> **BRIEF**: A verbatim copy is needed of the lines below from the one containing "Rebreather Photos" up to and including the one containing "original illustration by", excluding pictures.

> **RECORDED INFORMATION**:
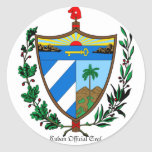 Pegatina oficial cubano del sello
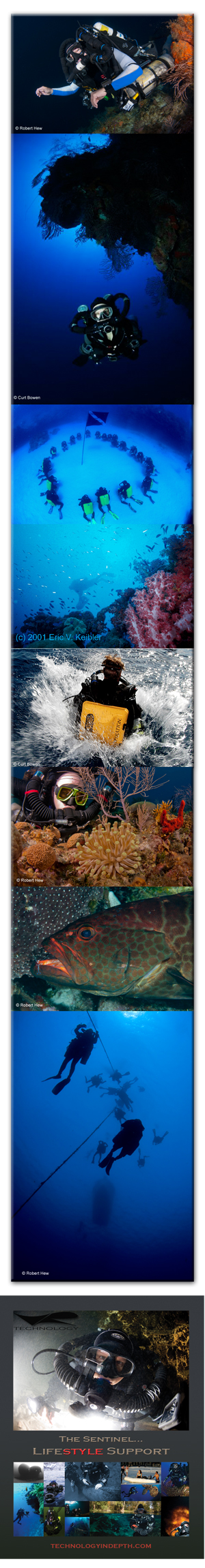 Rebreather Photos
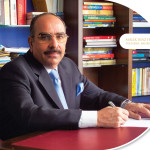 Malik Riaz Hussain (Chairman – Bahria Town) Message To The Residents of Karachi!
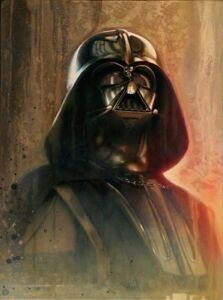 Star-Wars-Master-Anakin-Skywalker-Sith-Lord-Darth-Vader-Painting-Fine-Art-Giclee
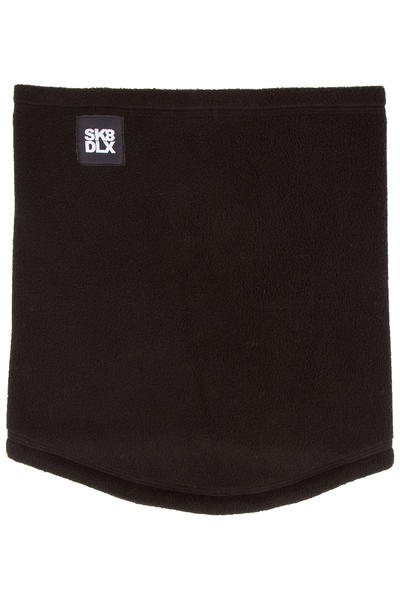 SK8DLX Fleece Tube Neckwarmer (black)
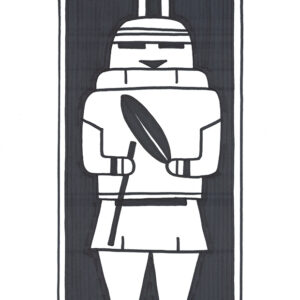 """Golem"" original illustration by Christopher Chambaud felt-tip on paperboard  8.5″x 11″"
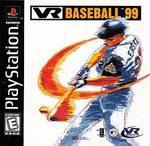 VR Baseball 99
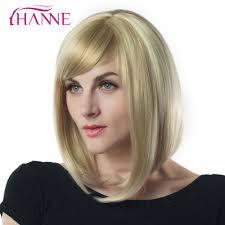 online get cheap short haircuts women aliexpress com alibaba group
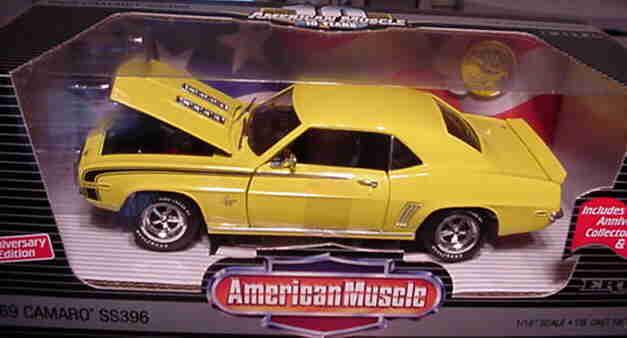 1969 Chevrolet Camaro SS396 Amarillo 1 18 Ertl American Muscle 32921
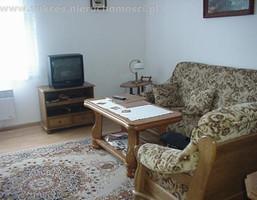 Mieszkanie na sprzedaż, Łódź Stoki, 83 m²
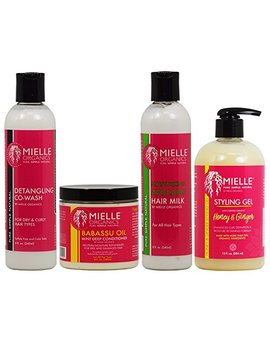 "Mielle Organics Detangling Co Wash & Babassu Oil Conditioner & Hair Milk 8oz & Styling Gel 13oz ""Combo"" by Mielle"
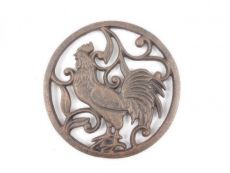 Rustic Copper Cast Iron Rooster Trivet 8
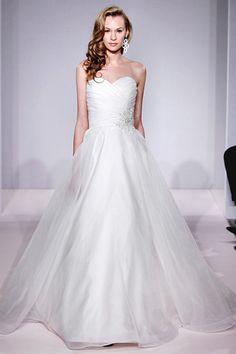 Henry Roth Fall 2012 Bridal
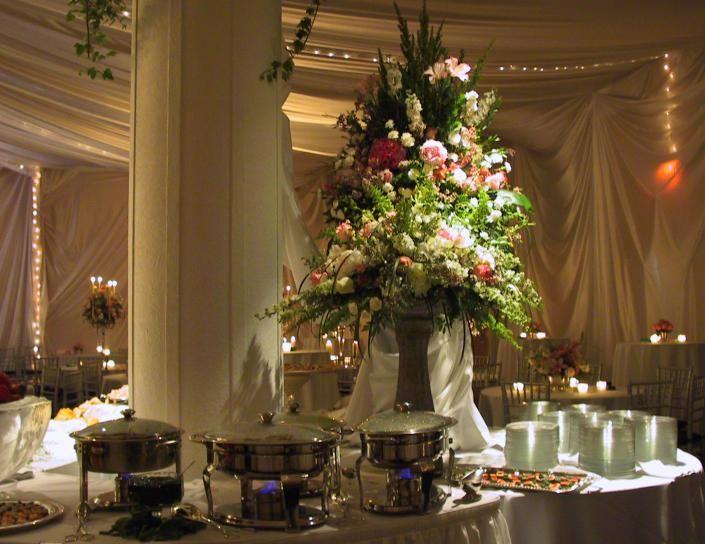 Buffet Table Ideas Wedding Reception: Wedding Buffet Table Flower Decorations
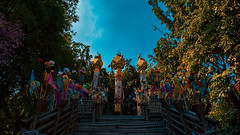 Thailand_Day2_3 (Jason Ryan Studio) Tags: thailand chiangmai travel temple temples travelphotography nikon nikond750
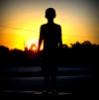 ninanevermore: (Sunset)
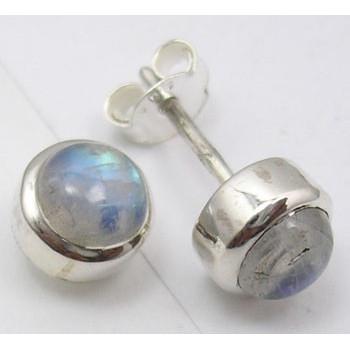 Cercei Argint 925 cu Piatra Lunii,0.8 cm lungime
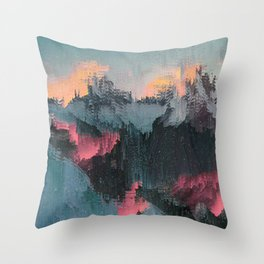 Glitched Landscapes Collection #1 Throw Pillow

> **RESULT BELOW**:
 Rebreather Photos
 Malik Riaz Hussain (Chairman – Bahria Town) Message To The Residents of Karachi!
 Star-Wars-Master-Anakin-Skywalker-Sith-Lord-Darth-Vader-Painting-Fine-Art-Giclee
 SK8DLX Fleece Tube Neckwarmer (black)
 """Golem"" original illustration by Christopher Chambaud felt-tip on paperboard  8.5″x 11″"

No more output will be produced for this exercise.